Dans un lycée dans le quartier de Trieste à Romedans les toilettes des garçons au deuxième étage, une écriture glaçante est apparue sur les murs : « Liste des viols »suivi d'une liste de noms et prénoms des étudiantes qui fréquentent l'institut.
La plainte immédiate est venue du collectif étudiant « Zéro Alibi » et l'épisode, révélé quelques jours avant la Journée internationale pour l'élimination de la violence à l'égard des femmes, a relancé le débat sur l'urgence d'aborder la question de la violence à l'égard des femmes. violence de genre et de culture patriarcale. Aussi et surtout dans le cadre scolaire.
C'est justement sur ce point que les étudiants ont voulu insister dans leur rapport : « Un mur peut être effacé, mais le la culture derrière le message nondoit être combattu ; ce geste, en plus d'être un gravité inconcevabledémontre la société patriarcale dans laquelle nous vivons tous encore aujourd'hui. »
La « liste des viols » à l'école : les corps comme cibles
Le message laissé sur le mur doit malheureusement être analysé pour ce qu'il représente : le symbole d'un mentalité toxique.
Le collectif « Zéro Alibi » a tenu à préciser l'importance des propos utilisés : « Utiliser la violence sexuelle comme une arme, comme une menace ou une moquerie, signifie nourrir et participer activement à la même culture qui chaque jour tue, blesse, opprime, humilie et fait taire les femmes. »
Ce type d'action, selon les étudiants : « Cela signifie se sentir autorisé à traiter les corps féminins comme des objets, des cibles, des 'composants d'une liste' et c'est intolérable. »

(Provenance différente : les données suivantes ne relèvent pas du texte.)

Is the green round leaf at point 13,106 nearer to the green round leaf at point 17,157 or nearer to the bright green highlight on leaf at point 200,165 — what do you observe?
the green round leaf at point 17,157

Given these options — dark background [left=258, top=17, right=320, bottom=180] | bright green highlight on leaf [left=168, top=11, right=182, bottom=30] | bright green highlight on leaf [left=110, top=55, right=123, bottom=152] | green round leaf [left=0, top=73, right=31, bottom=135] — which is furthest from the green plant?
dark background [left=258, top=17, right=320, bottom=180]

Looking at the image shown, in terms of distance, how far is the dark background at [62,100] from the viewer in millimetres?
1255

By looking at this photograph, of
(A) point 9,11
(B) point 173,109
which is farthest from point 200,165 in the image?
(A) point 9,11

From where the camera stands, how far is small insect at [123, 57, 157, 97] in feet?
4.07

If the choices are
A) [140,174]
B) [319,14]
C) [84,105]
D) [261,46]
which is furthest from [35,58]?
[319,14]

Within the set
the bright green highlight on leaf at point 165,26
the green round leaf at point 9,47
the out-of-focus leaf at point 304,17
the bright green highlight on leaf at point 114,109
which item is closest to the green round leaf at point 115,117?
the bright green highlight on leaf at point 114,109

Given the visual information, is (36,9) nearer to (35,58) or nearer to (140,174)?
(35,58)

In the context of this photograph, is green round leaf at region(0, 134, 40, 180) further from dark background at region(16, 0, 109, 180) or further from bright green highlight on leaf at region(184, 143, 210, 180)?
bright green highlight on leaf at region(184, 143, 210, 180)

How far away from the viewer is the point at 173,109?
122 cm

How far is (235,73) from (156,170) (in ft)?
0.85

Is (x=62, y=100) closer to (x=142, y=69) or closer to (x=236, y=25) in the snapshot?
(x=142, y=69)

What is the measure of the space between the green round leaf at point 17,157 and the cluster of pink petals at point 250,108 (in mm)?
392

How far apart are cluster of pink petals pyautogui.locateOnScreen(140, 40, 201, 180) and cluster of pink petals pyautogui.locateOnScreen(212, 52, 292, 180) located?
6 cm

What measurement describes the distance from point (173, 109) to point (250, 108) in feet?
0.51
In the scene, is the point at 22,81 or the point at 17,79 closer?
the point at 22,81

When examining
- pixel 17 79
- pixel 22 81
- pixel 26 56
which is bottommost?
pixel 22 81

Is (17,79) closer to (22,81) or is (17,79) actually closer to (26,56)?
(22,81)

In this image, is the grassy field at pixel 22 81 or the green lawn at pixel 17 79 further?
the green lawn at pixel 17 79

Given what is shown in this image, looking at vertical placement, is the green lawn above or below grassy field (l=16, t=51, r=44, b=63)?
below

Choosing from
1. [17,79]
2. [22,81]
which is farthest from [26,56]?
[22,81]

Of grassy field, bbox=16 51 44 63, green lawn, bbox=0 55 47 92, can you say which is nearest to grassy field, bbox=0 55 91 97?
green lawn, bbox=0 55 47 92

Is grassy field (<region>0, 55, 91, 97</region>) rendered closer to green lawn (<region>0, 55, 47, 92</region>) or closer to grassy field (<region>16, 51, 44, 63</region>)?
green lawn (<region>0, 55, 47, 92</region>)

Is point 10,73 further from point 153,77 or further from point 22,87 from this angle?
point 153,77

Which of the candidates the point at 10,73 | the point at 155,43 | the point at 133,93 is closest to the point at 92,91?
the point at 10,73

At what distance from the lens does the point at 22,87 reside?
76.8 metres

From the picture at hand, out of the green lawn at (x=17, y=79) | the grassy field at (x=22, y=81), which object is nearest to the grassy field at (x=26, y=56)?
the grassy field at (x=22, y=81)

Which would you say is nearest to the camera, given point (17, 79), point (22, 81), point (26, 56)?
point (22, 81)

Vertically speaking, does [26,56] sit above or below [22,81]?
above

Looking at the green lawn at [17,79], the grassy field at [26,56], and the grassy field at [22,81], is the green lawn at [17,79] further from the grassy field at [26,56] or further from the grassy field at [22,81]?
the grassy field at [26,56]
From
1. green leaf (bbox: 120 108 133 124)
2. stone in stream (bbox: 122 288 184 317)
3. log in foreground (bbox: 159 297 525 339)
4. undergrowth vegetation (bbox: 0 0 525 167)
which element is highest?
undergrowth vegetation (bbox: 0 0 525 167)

Mais l'épisode n'est pas passé inaperçu et, en signe de solidarité, les collectifs des autres principaux lycées de Rome ils ont immédiatement relancé l'actualité.
L’appel à l’éducation sexuelle et affective
Le cas de « Jules César » – il s'agit de l'école en question – a alors poussé les filles et les garçons de « Zéro Alibi » à réitérer avec force une revendication qui était au centre du débat étudiant depuis quelques temps : la nécessité deéducation sexuelle et affective à l'école.
Ce type d'épisodes, disent les étudiants : « Ils ne peuvent pas passer inaperçus, ils sont symptôme du patriarcatd’un système oppressif qui contrôle et conditionne silencieusement nos vies. Aucun d’entre nous ne peut se permettre de rester indifférent, de détourner le regard : pourquoi ceux qui sont indifférents sont complices».
La lutte est claire et vise une transformation culturelle radicale : « Nous continuerons à exiger une éducation sexuelle et affective, à exiger que dans notre école comme en Italie, un chemin qui fonctionne à la racine du problème« .
C'est pour cette raison que le collectif a également convoqué une réunion pour aujourd'hui, vendredi 28 novembre, pour discuter de ce sujet. « Nous ne nous lasserons jamais de le dire, nous serons toujours du bon côté, nous serons toujours transféministes », crient les représentantes du groupe.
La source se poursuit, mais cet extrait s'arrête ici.